Смола отдохнул на травке. Денис взваливает на полок тяжелые корзины с бельем. Подсаживает Машу, шепчет ей что–то на ухо, а она отвертывается к Глаше и все–то хохочет, глупая. Жалко с Москва–рекой прощаться, со всем раздольем, со всем, что на ней и в вей, и там, далеко, за Воробьевкой, за Можайском… Чего там не видано, не слыхано!

Смола наелся травы, не хочет стронуться, да еще в горку надо. Тянет его Денис, а он ни с места: с ним тоже надо умеючи. Горкин начинает его оглаживать. Денис уходит…

Я вижу, как бродит он по воде, словно чего–то ищет. Маша кричит ему:

— Нас что ж не провожаешь?..

— А вот, годи, провожу!.. — отвечает Денис с реки. Смола сворачивает на травку и останавливается. Подходит Денис, кричит Маше — «вот тебе жених!» — и что–то швыряет ей. Она с визгом валится на белье. Черное что–то падает на дорогу, в пыль… и я вижу большого рака, как он возится по пыли, и слышно даже, как хлопает он «шейкой». Горкин велит Денису заворотить Смолу, сердится.

Возьми себе поиграть… — говорит мне Денис, и завертывает рака в большой лопух. — Ушел мой рак, и мне уходить надо. Возьму расчет, Михал Панкратыч… пойду под Можайск, на барки.

Говорит он не своим голосом, будто он заболел.

— А нас с Машухой не прихватишь? — смеется Глаша, — как же нам без тебя–то?..

Маша не говорит: сердится будто на Дениса, — за рака сердится? А мне так жалко, что рак ушел: не будет теперь Денису счастья.

Денис подпирает полок плечом, и Смола трогает. Я говорю Денису:

— Возьми рака, пусти под «валун–камень»!.. Он берет рака, смотрит на меня как–то непонятно, и говорит, уже веселей:

— Пустить, а? Ну, ладно… пущу на счастье. Только мы двое про рака знаем.

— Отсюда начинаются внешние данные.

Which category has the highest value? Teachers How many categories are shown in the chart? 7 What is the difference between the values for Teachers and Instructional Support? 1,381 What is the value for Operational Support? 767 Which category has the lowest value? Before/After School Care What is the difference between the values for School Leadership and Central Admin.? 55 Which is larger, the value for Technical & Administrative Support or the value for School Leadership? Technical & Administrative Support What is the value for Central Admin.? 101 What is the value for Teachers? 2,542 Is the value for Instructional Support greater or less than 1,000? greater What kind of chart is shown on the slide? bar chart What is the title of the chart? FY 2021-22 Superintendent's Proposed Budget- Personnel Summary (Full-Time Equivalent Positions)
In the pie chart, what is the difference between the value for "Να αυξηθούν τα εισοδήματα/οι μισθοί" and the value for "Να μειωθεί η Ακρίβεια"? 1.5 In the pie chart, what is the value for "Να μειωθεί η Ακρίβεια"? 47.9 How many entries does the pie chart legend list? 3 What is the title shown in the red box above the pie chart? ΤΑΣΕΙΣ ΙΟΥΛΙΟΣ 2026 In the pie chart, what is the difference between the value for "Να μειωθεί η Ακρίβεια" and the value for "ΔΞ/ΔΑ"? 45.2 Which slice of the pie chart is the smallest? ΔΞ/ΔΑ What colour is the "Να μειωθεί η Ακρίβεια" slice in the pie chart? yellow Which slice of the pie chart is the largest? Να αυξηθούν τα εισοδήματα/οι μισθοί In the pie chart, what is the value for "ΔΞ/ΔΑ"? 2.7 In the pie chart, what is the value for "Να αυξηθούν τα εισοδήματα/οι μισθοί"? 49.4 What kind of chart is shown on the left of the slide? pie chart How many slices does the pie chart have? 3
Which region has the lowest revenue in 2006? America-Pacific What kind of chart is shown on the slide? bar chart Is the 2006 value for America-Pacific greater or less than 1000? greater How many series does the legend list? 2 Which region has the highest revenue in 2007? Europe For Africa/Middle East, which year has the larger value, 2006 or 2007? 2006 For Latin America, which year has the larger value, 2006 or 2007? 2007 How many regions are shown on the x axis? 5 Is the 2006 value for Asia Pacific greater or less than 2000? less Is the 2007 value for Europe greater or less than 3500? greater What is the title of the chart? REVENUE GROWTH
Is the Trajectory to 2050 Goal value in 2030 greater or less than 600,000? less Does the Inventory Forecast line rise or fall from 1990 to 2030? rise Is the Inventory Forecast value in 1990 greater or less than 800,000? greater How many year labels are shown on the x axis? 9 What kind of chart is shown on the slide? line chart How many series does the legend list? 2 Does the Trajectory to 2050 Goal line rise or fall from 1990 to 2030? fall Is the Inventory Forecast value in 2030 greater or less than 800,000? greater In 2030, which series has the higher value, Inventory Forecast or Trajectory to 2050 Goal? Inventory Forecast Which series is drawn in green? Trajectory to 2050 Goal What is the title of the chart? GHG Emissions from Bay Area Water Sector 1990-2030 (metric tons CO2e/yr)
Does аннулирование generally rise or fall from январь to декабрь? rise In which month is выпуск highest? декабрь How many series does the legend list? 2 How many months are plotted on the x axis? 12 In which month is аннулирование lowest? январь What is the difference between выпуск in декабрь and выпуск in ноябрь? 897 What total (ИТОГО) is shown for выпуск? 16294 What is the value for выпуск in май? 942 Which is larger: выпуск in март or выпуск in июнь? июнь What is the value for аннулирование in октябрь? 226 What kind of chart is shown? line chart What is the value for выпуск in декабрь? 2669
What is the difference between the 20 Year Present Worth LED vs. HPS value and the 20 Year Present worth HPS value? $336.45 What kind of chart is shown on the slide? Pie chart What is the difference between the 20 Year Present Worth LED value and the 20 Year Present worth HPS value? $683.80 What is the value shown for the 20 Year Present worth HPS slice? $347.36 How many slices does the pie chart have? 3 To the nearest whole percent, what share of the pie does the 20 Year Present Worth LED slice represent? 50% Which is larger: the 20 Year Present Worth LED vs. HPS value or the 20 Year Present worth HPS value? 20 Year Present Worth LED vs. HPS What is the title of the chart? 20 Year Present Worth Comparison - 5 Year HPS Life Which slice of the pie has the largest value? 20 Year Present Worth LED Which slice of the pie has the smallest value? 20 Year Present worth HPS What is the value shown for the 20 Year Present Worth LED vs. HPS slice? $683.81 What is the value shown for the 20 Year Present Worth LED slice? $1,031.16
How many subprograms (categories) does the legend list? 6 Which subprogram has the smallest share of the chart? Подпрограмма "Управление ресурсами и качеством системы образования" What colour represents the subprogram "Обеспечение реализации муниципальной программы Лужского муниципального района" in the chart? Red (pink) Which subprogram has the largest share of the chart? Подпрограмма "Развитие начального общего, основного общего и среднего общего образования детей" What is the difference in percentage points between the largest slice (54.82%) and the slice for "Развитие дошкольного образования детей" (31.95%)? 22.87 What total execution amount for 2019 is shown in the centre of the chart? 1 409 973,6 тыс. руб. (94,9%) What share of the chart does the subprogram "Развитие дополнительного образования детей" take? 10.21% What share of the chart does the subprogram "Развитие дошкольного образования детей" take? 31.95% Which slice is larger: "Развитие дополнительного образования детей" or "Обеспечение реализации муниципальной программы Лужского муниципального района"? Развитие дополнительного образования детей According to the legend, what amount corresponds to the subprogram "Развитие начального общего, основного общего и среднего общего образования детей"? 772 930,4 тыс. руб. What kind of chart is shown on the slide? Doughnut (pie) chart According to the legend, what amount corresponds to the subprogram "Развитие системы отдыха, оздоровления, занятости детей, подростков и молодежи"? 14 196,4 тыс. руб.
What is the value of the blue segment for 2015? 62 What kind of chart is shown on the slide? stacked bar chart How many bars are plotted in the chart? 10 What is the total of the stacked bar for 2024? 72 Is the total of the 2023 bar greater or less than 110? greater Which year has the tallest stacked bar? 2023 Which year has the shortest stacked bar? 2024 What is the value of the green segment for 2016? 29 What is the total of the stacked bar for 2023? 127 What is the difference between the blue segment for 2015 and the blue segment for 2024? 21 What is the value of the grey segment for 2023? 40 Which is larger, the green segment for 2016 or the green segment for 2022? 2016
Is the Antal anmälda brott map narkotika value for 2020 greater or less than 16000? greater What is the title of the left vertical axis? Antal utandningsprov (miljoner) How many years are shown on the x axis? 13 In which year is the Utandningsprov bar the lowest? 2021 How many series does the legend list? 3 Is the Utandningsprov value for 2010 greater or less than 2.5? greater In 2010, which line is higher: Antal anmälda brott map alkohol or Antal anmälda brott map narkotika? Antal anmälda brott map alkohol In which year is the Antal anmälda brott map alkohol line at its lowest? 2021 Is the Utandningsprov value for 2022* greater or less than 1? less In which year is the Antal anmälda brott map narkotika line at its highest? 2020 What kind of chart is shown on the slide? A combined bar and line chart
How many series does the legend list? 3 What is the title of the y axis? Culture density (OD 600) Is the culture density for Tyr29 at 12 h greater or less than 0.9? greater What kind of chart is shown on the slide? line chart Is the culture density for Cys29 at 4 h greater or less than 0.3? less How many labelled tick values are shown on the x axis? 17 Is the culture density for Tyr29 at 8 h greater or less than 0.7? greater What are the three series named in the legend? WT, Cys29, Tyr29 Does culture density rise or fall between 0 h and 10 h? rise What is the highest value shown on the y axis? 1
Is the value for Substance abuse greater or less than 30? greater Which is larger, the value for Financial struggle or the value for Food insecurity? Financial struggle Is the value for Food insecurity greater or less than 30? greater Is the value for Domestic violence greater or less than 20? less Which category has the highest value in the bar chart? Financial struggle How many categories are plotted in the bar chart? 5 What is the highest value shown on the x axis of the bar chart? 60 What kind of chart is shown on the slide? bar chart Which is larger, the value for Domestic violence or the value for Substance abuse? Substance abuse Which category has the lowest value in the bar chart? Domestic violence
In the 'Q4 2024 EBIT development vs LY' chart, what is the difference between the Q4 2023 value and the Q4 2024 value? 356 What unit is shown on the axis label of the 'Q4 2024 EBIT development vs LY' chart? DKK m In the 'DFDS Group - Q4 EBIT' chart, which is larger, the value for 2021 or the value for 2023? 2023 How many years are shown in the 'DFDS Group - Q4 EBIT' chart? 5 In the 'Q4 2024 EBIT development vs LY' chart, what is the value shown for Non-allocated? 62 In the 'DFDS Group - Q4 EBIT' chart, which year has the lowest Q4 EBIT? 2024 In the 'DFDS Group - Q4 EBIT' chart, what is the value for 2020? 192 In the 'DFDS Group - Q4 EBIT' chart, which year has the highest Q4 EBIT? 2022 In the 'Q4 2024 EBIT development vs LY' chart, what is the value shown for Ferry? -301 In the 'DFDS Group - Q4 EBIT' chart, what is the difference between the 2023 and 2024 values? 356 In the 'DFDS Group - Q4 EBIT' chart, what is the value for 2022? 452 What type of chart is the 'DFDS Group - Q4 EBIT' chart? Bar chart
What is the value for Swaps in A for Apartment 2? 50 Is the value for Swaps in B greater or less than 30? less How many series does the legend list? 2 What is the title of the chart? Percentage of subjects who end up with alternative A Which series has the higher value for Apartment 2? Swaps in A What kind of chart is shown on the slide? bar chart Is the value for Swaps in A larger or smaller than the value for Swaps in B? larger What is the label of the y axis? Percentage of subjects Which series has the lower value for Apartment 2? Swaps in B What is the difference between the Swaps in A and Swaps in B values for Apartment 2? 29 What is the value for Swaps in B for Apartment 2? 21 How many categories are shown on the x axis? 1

— Прощевайте… — говорит он и смотрит, как мы ползем. Маша кричит:

— Не скучай, найду тебе невесту! В подпольи у нас живет, корочку жует, хвостиком крутит, все ночки кутит… как раз по тебе!.. — и все хохочет.

— А смеяться над человеком не годится, он и то от запоя пропадает… — говорит ей Горкин, — надо тоже понимать про человека. А дражнить нечего. Погодь, прынца тебе посватаем.

Маша молчит, глядит на Москва–реку, где Денис. А он все глядит, как мы уползаем в горку. Вот уж и «дача» кончилась, гремит по камням полок, едут извозчики. А Денис все стоит и смотрит.